– Пойдем отсюда. Мне страшно, и я хочу совсем другого. – Лорма дернула Эгина за рукав.

«М-да, а ведь она права. Веселое здесь общество. Могли сидеть в башне хоть до утра – эти и не заметили бы. Куда уж! Тут поэзия, милостивые гиазиры!» – подумал Эгин.

– А лучше, – не унималась Лорма, – скажи ему, чтобы он немедленно прекратил. Он такой добрый, а рассказывает такие ужасные, ужасные вещи! Прикажи ему прекратить! Сделай что-нибудь!

В душе Эгина боролись противоположные чувства.

Дать Сорго в рожу, заключить его под стражу и предъявить обвинение… в чем? Эгин был напрочь лишен сноровки офицеров Опоры Благонравия, которые могут взять человека в оборот за что угодно – хоть за чересчур темный камень в перстне, хоть за скользкий анекдот…

«Можно, конечно, просто подсечь Сорго ножнами.
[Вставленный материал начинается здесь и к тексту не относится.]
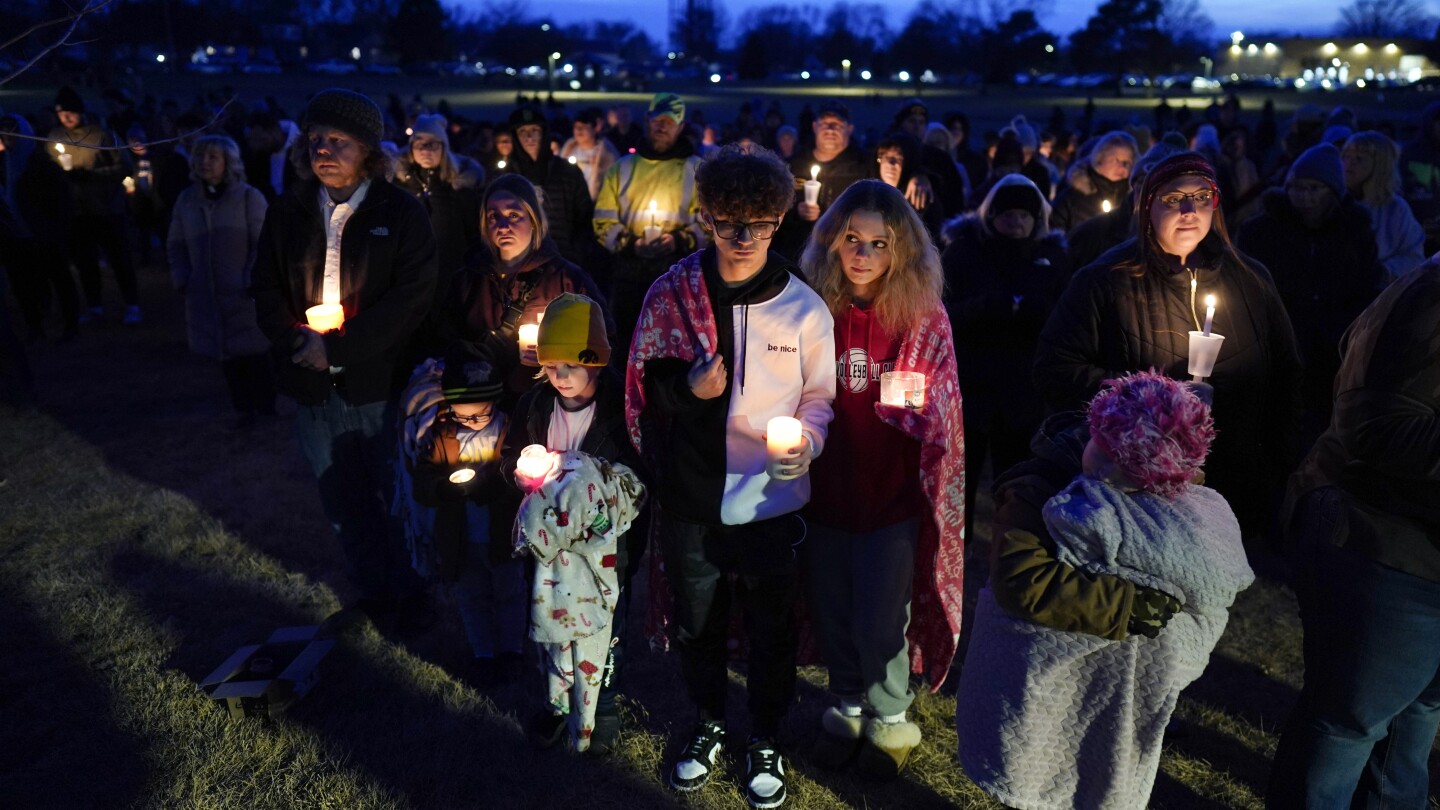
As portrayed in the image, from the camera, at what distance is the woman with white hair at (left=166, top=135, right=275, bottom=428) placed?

Подхватить, пока он будет падать, и бросить прислуге, что топчется у стены, с веселым криком „Бычка – в ясли!“. Только, прекратив один бардак, я тут же начну другой. Не гарантия, что вся эта возня приведет Лорму в восторг», – рассуждал Эгин.

Выходило, что проще всего оставить без внимания капризы Лормы и вернуться с ней наверх. А там – хоть Второе Сочетание Устами (она его заслужила своим Первым), хоть просто сочетание, хоть и поговорить. В конце концов, в Вае он не поговорил ни с одной женщиной! Только служба, только допросы, только глупая болтовня с Тэном о столичном оружии, а с Есмаром – о здешних бабах.
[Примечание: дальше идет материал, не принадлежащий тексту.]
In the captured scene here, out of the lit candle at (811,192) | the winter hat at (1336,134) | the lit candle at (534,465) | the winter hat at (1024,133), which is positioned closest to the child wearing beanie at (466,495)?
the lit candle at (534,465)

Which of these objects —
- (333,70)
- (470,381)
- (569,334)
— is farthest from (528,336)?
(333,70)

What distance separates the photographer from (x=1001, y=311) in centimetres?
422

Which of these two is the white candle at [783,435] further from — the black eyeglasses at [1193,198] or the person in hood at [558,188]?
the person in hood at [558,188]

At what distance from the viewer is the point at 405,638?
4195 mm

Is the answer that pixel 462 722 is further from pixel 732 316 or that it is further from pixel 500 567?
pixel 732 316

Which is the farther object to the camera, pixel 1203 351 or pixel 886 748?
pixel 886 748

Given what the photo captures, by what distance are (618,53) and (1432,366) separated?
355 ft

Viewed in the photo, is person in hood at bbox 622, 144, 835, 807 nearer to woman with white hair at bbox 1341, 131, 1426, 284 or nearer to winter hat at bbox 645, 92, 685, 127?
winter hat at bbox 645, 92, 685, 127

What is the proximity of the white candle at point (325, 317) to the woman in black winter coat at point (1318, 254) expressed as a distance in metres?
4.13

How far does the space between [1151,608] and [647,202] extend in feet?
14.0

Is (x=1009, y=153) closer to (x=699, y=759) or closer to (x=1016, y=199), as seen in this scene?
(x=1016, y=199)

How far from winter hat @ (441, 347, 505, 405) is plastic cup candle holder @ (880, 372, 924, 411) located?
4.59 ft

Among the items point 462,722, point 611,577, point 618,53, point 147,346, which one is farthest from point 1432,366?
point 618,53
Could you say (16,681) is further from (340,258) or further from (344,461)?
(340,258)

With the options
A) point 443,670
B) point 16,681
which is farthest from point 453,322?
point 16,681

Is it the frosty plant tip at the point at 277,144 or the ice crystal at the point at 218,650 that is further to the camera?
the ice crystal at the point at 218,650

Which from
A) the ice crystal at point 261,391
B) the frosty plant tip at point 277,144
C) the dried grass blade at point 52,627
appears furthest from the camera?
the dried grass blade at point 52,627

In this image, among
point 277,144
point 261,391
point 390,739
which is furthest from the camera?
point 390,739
«В общем, можно продолжить подсчет звезд – Лорма небось и в созвездиях не разбирается».

– Я не хочу его прерывать. Твой отец, вот, например, слушает… Так что лучше пойдем отсюда – куда угодно. Хоть в сад…

Под ногами Эгина едва ощутимо вздрогнул пол.

Вздрогнул столь слабо, что этого пока не почувствовала бы даже собака.

Но он, аррум Опоры Вещей, все-таки почувствовал.

«Ну и что? Тут у них трясет каждый день. Два горных кряжа – Большой и Малый Суингоны – и в придачу к ним несколько потухших вулканов вкупе с одним все еще ворчащим. Как это они его здесь называют?..»

Как называют вулкан, Эгин так и не удосужился спросить за три недели. Несмотря на вполне рационалистические объяснения подземной дрожи, на душе у Эгина было тревожно.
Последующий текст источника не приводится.